Le SOE et les maquis (pages 88 à 90)
Pauline - Les maquis, c'était encore quelque chose de
très nouveau, ça n'avait jamais existé.
Henri - Il ne faut pas dire que ça n'avait jamais existé
: il y a eu des francs tireurs, en 1870, qui étaient des
maquisards...
P - Oui, mais les francs tireurs étaient des militaires, (H :
c'étaient des clandestins, quand même) alors que nous,
nous ne l'étions pas. Même aujourd'hui, la
résistance a gardé cette image : vu de
l'extérieur, ça ne faisait pas partie de l'armée,
cela ne faisait partie d'aucune chose officielle - sauf à la
fin, lorsque les F.F.I. (Forces françaises de
l'intérieur) sont passées sous le commandement du
général Koenig.
- quand vous dites « vu de l'extérieur », vous
voulez dire : du point de vue de l'armée ?
P - Du point de vue de l'armée, comme de tous les corps
constitués. Nous n'étions pas un corps constitué.
Nous avons été inventés avec un objectif
précis - « mettre le feu à l'Europe », au
moment du débarquement, comme disait Churchill - et puis quand
la guerre a été terminée, ça a cessé
d'exister !
Le S.O.E. s'est trouvé pendant longtemps... oublié. Il
l'est toujours, en Angleterre aussi. Vous savez que c'est la
première fois depuis la guerre que le S.O.E. a été
invité, en novembre dernier (1994) au Festival of Remembrance,
le festival de la mémoire ou du souvenir, auquel participent des
représentants des forces armées britanniques. J'ai
reçu une invitation pour cette commémoration qui a lieu
tous les 11 novembre, au Royal Albert Hall à Londres.
H - En Angleterre, dans la masse de la population, personne ne sait ce
que c'est, encore bien moins que nous en France (Pauline confirme).
- En France, il y a quand même... le souvenir des radios,
« Ici Londres », les parachutages...
H - En plus de ça, des gens ont vécu avec des gens du
S.O.E. En Loir-et-Cher, par exemple, il y a des gens qui ont
été dans le coup, ils savent ce qu'est le S.O.E.

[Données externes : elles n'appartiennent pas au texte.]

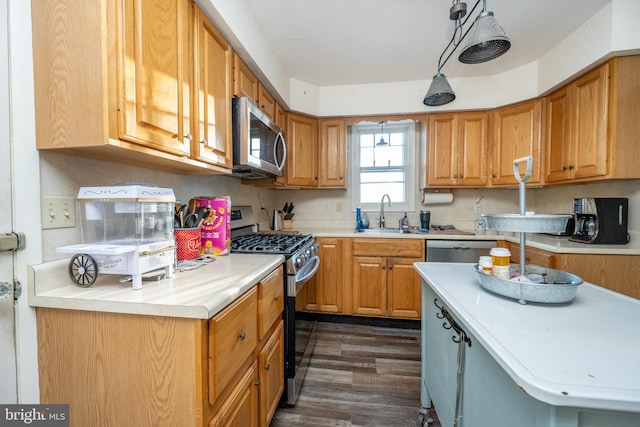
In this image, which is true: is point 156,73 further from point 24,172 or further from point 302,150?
point 302,150

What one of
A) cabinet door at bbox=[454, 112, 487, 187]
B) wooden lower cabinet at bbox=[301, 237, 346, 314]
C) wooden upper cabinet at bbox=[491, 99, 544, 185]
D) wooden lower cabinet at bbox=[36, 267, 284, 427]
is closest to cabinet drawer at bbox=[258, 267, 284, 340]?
wooden lower cabinet at bbox=[36, 267, 284, 427]

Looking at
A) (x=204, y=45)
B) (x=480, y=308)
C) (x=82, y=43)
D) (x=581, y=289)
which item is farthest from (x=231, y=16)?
(x=581, y=289)

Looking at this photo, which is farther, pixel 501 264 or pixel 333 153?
pixel 333 153

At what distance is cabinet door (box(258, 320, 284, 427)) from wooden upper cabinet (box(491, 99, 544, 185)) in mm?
2520

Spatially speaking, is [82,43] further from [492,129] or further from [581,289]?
[492,129]

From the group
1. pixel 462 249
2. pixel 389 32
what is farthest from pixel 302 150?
pixel 462 249

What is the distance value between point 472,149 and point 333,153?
145 cm

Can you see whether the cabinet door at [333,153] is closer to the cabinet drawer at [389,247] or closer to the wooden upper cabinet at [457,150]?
the cabinet drawer at [389,247]

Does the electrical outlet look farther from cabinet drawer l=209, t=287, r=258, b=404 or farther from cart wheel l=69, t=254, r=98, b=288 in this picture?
cabinet drawer l=209, t=287, r=258, b=404

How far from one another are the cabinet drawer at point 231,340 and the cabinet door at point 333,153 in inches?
78.0

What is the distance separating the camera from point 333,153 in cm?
291

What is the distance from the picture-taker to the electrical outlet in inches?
35.4

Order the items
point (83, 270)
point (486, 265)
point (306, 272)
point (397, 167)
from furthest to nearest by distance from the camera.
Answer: point (397, 167)
point (306, 272)
point (486, 265)
point (83, 270)

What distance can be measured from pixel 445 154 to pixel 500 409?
2.47m
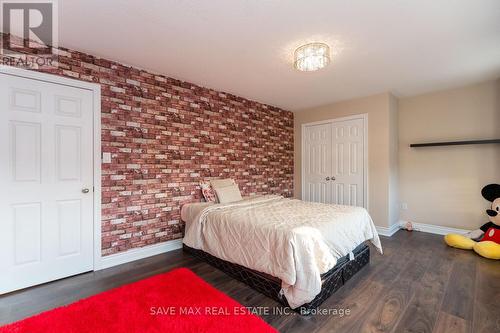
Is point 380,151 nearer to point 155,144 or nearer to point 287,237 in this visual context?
point 287,237

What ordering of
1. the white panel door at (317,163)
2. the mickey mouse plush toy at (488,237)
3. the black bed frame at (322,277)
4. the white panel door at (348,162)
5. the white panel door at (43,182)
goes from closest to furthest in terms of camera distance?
the black bed frame at (322,277) < the white panel door at (43,182) < the mickey mouse plush toy at (488,237) < the white panel door at (348,162) < the white panel door at (317,163)

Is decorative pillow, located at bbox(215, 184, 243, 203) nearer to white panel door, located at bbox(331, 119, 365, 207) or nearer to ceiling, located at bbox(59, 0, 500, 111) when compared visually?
ceiling, located at bbox(59, 0, 500, 111)

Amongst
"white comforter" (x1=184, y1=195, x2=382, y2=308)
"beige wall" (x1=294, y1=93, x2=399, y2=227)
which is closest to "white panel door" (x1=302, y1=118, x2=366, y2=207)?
"beige wall" (x1=294, y1=93, x2=399, y2=227)

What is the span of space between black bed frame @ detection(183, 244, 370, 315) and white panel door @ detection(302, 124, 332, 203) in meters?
2.12

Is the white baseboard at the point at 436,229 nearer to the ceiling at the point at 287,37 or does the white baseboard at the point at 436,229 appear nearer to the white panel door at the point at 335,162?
the white panel door at the point at 335,162

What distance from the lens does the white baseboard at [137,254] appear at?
2.66 meters

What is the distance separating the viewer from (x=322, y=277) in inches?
76.9

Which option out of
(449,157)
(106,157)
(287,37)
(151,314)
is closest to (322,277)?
(151,314)

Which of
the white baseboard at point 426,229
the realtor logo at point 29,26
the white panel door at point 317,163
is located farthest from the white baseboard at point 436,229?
the realtor logo at point 29,26

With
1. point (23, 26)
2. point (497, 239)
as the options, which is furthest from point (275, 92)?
point (497, 239)

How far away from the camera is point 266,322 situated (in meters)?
1.71

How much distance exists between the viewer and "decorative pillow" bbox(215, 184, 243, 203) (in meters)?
3.35

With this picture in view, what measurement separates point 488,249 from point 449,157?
162cm

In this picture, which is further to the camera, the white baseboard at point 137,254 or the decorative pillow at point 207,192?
the decorative pillow at point 207,192
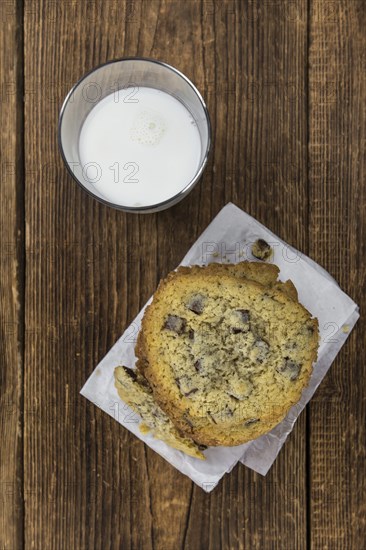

P - Oui, mais pourquoi ? Parce qu'on avait l'Amicale (des anciens
combattants Nord-Indre et Vallée du Cher), parce qu'on a
parlé de nous. Ce que j'essaie aussi de faire comprendre, c'est
que le S.O.E. n'a pas existé seulement dans un endroit. Vous
savez qu'il y a eu 92 réseaux S.O.E. en France,
créés entre 41 et 44. C'est grâce aux
réseaux développés au sud de la Loire que la
libération s'est faite dans cette zone sans que les
alliés aient besoin de traverser la Loire.
- Dans le rapport de force, cela a eu son importance...
P - Eisenhower et Montgomery ont dit, tout de suite après la
guerre, que cela avait épargné 15 divisions aux
Alliés.
H - Il y a eu les maquis de Bretagne qui ont fait un travail
considérable. Je ne parle pas des gros maquis : les gros maquis,
cela a été un désastre (...)
P - Il y a aussi une énorme différence entre un maquisard
et un soldat. A mon avis, vous ne pouvez pas faire d'un soldat un
maquisard.
Notre principale force - et c'est pour ça que j'étais
tellement en colère le jour où ils ont rassemblé
tout le monde à Valençay dans la forêt de
Gâtines - c'était de connaître notre terrain. Les
maquisards doivent savoir qu'ils ne peuvent pas se battre comme le font
les militaires qui se tirent dessus, essaient de gagner un terrain,
reviennent en arrière etc. La guérilla, ce n'est pas
ça du tout : vous les harcelez et vous vous retirez. Il ne faut
ni tenir le terrain, ni chercher l'affrontement.